# WHAT YOU WILL DO:
- 1) In the article on the Deepwater Horizon well's cement job, which company leased the drilling rig to BP?
- 2) Reproduce the passage of the article on the Deepwater Horizon well's cement job between "Several other independent" and "in this article.", inclusive.
- 3) Summarize the article on the Deepwater Horizon well's cement job in two sentences.

# TEXT SECTION:
◆ ◆ ◆ ◆
Halliburton, the cementing contractor, worked according to BP's design.
An exploratory oil well consists of a series of nested pipes, or casings, each plunging deeper into the seafloor. Crews pumped cement into the well until it crept outside of the steel casings, forming a bond between the pipe and the rock deep under the seafloor.
The goal was to let the cement set, add a few temporary cement plugs within the casings for good measure, then haul up the blowout preventer and move off.
But forming a good seal is tricky. Traces of drilling mud, a clay substance used to tamp rising oil as crews work, can pollute wet cement, creating weak spots. Wet cement also can drizzle into the rock or be distributed unevenly, leaving gaps — especially if the casings aren't properly centered in the well — which can cause the encased pipes to collapse.
Any of these failures can give gas under extreme pressure a chance to creep in and build up in the well bore, or between nested casings.
Beck said BP's encasement design called for only partial coverage of casings deep in the well. Cement did not reach the bottom of the next-largest casing in high-pressure areas, a decision Beck called "shocking." He also raised questions about the design's reliance on a single, central casing instead of several for the 2.5-mile-deep well. For technical reasons, BP's configuration would make it more difficult later to test the cement job for leaks.
Several other independent engineers agreed with Beck's assessment, although they said more information was needed. Alfred Eustes, associate professor of petroleum engineering at the Colorado School of Mines, cautioned that conditions particular to the formation could have dictated the design. BP declined to comment on this and other issues raised in this article.
The crew of the Deepwater Horizon conducted pressure tests that assess seals, but not the cement.
Hearing testimony suggested that the pressure tests revealed some discrepancy. It could have been a confusing, anomalous reading that meant little. Or it might have provided an early hint that gas had begun to leak into the well bore, perhaps creeping up through the mud between the casings, said Tadeusz Patzek, professor of petroleum engineering at the University of Texas in Austin.
An official with Transocean, the company that leased the drilling rig to BP, has cited "hearsay" accounts that there was an argument among crew members about the readings, and survivors have said the same in media accounts.
Regardless, it appears someone made a decision that the seal was good, so the crew moved to the next step: pumping seawater into the riser and taking out mud.
◆ ◆ ◆ ◆
# Items drawn from a data source:
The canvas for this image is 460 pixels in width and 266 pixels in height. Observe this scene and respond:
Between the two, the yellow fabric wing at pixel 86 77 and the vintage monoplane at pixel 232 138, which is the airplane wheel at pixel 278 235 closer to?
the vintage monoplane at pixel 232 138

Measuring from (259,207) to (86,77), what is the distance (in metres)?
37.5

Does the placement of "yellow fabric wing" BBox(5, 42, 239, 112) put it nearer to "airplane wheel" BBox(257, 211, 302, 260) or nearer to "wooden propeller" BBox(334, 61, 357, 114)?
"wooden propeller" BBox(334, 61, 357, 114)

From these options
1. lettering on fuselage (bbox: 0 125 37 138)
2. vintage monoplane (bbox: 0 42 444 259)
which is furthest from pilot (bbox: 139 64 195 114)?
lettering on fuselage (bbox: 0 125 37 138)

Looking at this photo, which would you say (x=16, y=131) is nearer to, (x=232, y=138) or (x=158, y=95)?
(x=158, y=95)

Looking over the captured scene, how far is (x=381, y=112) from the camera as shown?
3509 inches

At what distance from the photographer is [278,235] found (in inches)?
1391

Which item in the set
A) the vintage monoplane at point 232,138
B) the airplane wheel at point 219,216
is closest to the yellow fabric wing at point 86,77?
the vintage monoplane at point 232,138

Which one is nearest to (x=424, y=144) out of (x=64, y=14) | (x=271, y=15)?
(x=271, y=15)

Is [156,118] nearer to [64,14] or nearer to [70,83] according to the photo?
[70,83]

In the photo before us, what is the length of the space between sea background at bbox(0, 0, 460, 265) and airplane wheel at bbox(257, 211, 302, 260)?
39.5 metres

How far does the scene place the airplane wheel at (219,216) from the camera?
◆ ◆ ◆ ◆
# EXERCISE RESPONSES:
- 1) Transocean

- 2)
Several other independent engineers agreed with Beck's assessment, although they said more information was needed. Alfred Eustes, associate professor of petroleum engineering at the Colorado School of Mines, cautioned that conditions particular to the formation could have dictated the design. BP declined to comment on this and other issues raised in this article.

- 3) Cement was pumped into the well to bond the steel casings to the rock, but contamination or uneven cement can leave gaps that let high-pressure gas build up, and an engineer criticized BP's design for only partially covering the casings. Pressure tests that assessed seals but not the cement showed some discrepancy, yet someone apparently judged the seal good, and the crew began pumping seawater into the riser and removing mud.